- [EXERCISE BRIEF] Beginning at the line that contains "family: Bovidae" and ending at the last line of the records below, retype each line exactly and add nothing.

Entries taken from a collection
──────────

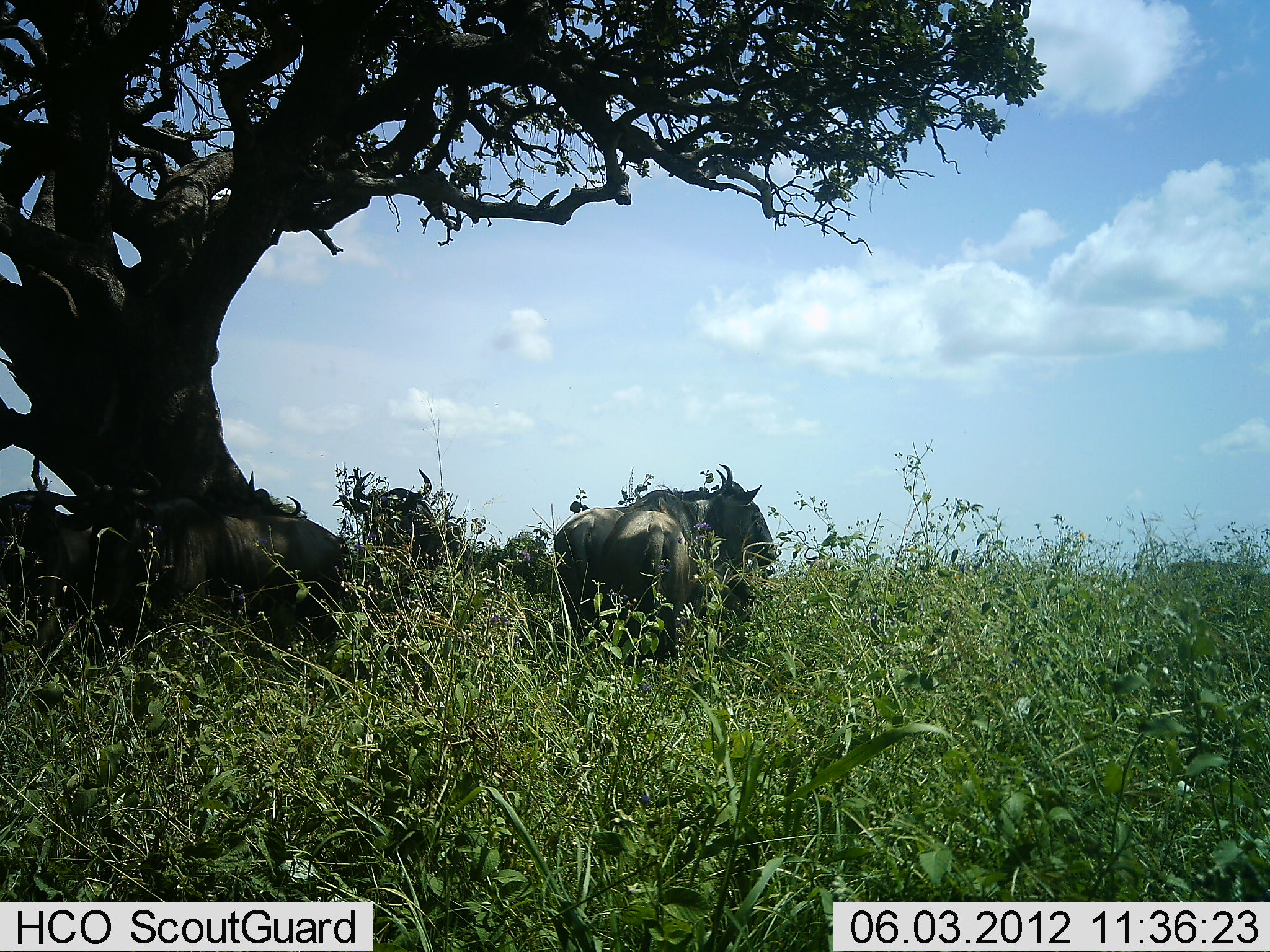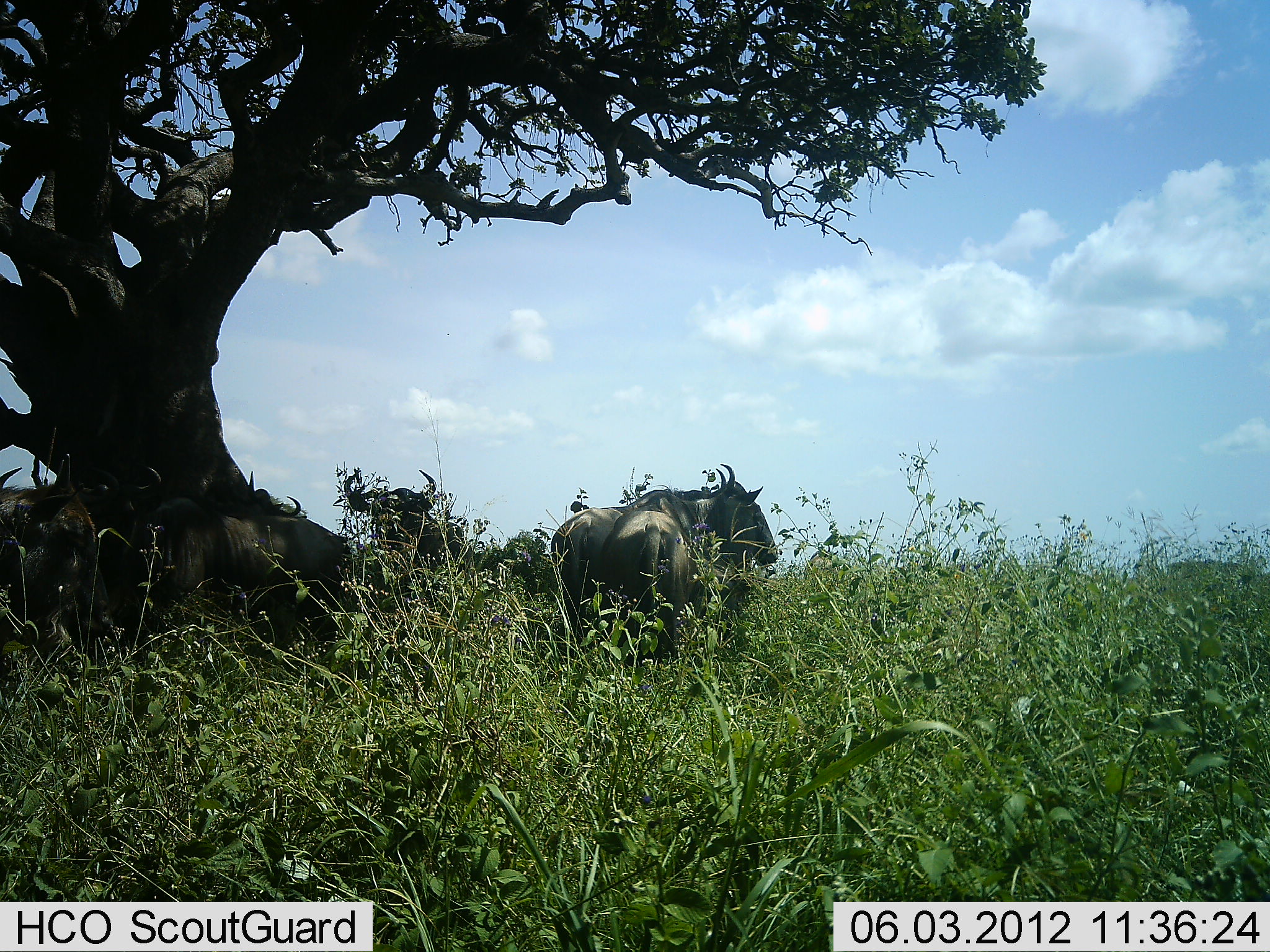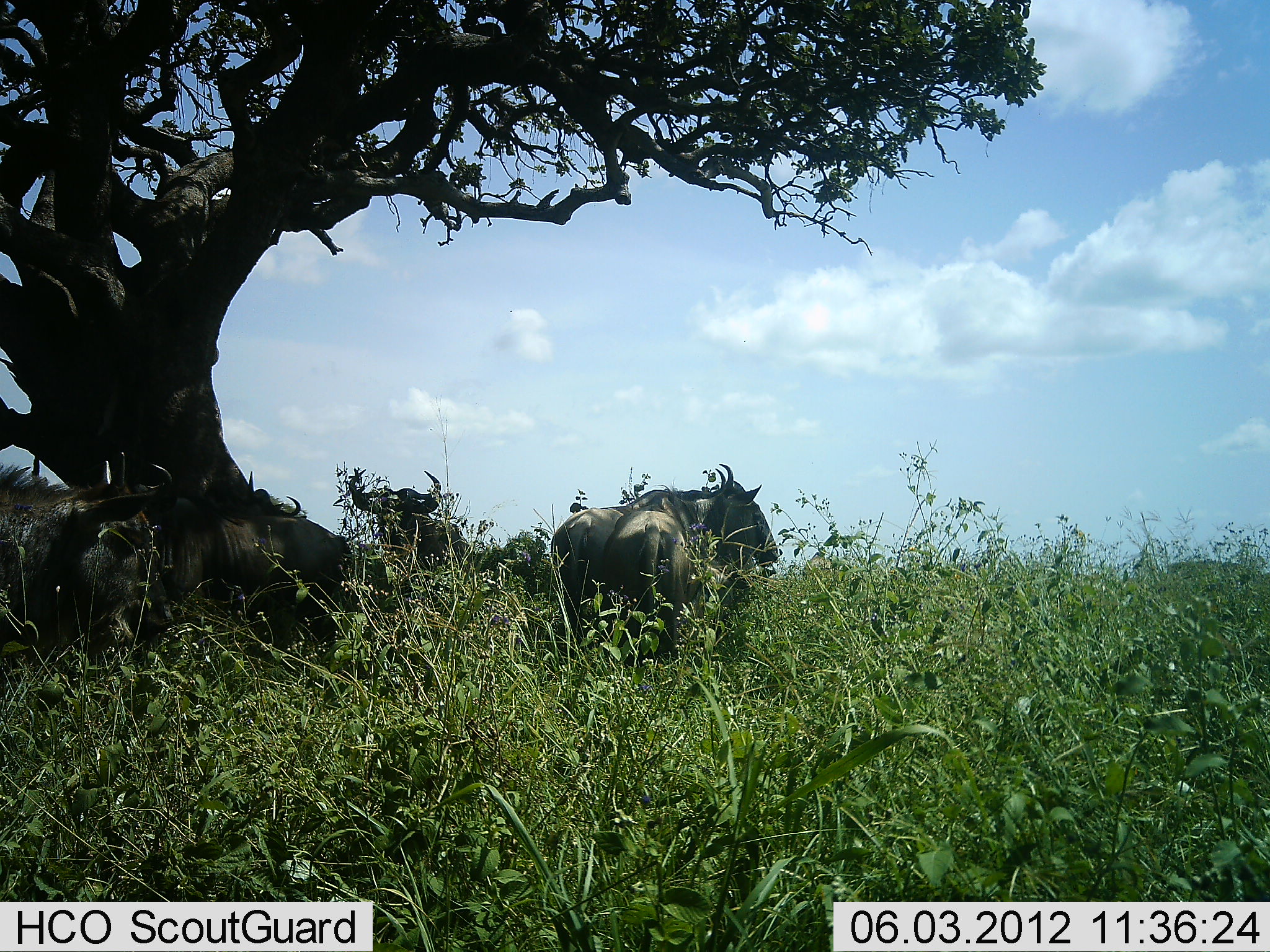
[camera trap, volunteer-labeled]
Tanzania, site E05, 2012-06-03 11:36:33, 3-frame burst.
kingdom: Animalia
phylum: Chordata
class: Mammalia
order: Artiodactyla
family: Bovidae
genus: Connochaetes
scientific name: Connochaetes taurinus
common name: blue wildebeest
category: wildebeest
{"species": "wildebeest (blue wildebeest) (Connochaetes taurinus)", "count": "6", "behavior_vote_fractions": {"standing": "60%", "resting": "30%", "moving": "10%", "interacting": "0%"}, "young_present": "0%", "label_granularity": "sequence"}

──────────

- [RESPONSE BOX]
family: Bovidae
genus: Connochaetes
scientific name: Connochaetes taurinus
common name: blue wildebeest
category: wildebeest
{"species": "wildebeest (blue wildebeest) (Connochaetes taurinus)", "count": "6", "behavior_vote_fractions": {"standing": "60%", "resting": "30%", "moving": "10%", "interacting": "0%"}, "young_present": "0%", "label_granularity": "sequence"}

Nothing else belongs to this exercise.